Document source
----------
Selon le récent rapport du BIT intitulé Le travail dans le monde, 1997-98, le taux de syndicalisation diminue dans le monde entier. Ce taux a fortement décliné dans de nombreux pays asiatiques (Japon, Singapour) mais ailleurs, il a augmenté (Bangladesh, Philippines, République de Corée). Dans certains secteurs d'activité (et parfois dans les zones d'exportation) les syndicats font l'objet de mesures de dissuasion, voire sont interdits. Les secteurs à croissance rapide (textiles, chaussure, électronique) sont peu ou pas du tout syndicalisés. Les employeurs n'assument pas toujours leurs obligations. Parfois, ce sont les travailleurs eux-mêmes qui sont moins enclins à adhérer à un syndicat parce que les salaires augmentent ou parce que le champ de la négociation a été restreint. Néanmoins, le rapport démontre qu'à bien des égards les syndicats n'ont rien perdu de leur influence et que nombre d'entre eux ont même consolidé leurs effectifs.
----------
Données sources
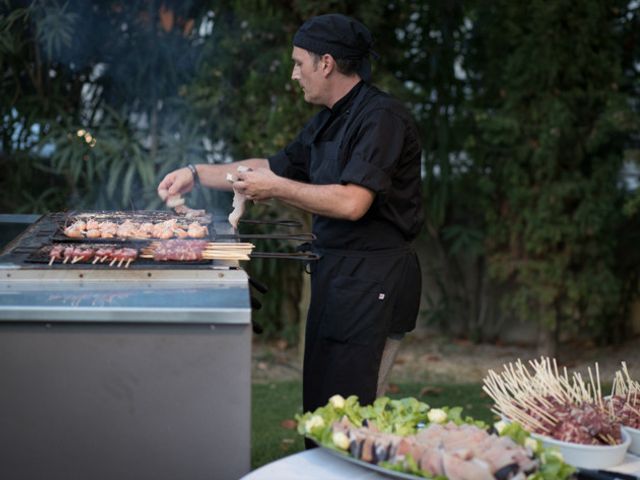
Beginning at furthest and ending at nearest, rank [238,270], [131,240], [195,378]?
[131,240]
[238,270]
[195,378]

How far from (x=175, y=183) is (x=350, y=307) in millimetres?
966

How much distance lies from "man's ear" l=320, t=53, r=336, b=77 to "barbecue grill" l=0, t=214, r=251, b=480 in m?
1.42

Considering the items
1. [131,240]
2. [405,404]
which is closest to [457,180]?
[131,240]

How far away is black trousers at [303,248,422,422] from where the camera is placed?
3689mm

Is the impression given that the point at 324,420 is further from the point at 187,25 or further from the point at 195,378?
the point at 187,25

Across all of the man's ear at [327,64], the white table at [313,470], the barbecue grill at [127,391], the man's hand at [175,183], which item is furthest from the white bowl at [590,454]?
the man's hand at [175,183]

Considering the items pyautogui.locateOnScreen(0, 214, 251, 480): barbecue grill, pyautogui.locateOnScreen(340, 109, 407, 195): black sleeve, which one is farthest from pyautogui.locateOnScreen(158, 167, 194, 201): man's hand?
pyautogui.locateOnScreen(0, 214, 251, 480): barbecue grill

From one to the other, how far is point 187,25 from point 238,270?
4.53 meters

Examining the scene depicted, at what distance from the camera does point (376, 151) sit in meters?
3.56

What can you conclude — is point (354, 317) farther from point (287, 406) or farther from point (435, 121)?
point (435, 121)

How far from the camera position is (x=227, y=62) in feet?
22.8

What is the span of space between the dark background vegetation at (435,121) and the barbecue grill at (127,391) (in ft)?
12.5

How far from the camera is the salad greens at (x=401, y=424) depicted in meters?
2.20

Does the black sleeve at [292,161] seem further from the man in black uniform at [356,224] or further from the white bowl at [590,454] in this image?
the white bowl at [590,454]
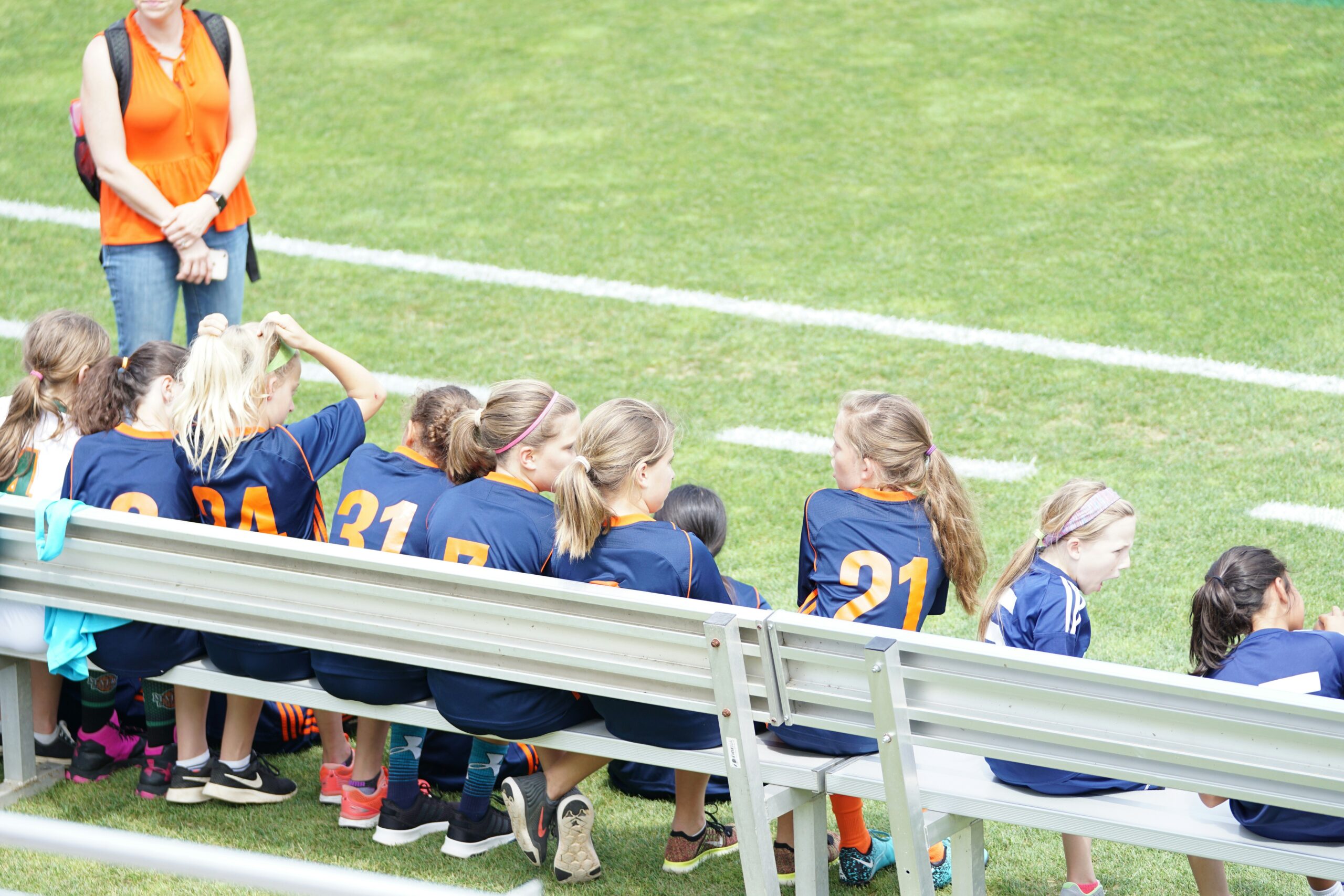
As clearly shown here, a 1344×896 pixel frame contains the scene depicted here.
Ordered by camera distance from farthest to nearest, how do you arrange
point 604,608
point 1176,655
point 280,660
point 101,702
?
point 1176,655, point 101,702, point 280,660, point 604,608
----------
Consigne
Reprenez le texte sur la syndicalisation après sa dernière phrase et poursuivez-le. Les données n'ont aucun lien avec le texte sur la syndicalisation.

Résultat
Parmi les mesures susceptibles d'améliorer les relations professionnelles figurent l'aide au règlement des conflits du travail, l'adoption par les employeurs de stratégies et de modes de gestion mieux adaptés et un renforcement de l'action des syndicats visant à améliorer la compétitivité des entreprises et la qualité de la vie au travail. Il est avant tout nécessaire de moderniser les méthodes de gestion et les institutions des relations professionnelles de telle sorte que les employeurs et les travailleurs y adhèrent librement. Si leur personnel est correctement formé, bien administré et motivé, les entreprises verront leur rentabilité augmenter.

Protection des travailleurs et sécurité et santé au travail

L'industrialisation rapide ­ en particulier dans les économies à croissance rapide d'Asie de l'Est et du Sud-Est ­ s'est souvent et surtout dans les grandes entreprises, accompagnée d'une amélioration des normes minima de protection des travailleurs. Dans certains pays cependant, les lois et règlements laissent beaucoup à désirer ou ne sont pas appliqués. Qui plus est, des millions de personnes employées dans de petites entreprises ou dans le secteur non structuré travaillent dans des conditions peu enviables, voire dangereuses, et effectuent souvent des journées d'une durée excessive.

En Asie, l'accélération de la mondialisation et de la libéralisation a eu des répercussions positives sur le volume de l'emploi mais non sur sa qualité. Pour attirer des investissements étrangers et accroître leur compétitivité, les employeurs lésinent parfois sur les conditions de travail et les mesures de prévention des accidents et des maladies. Certaines zones d'exportation sont même exemptes de toute réglementation.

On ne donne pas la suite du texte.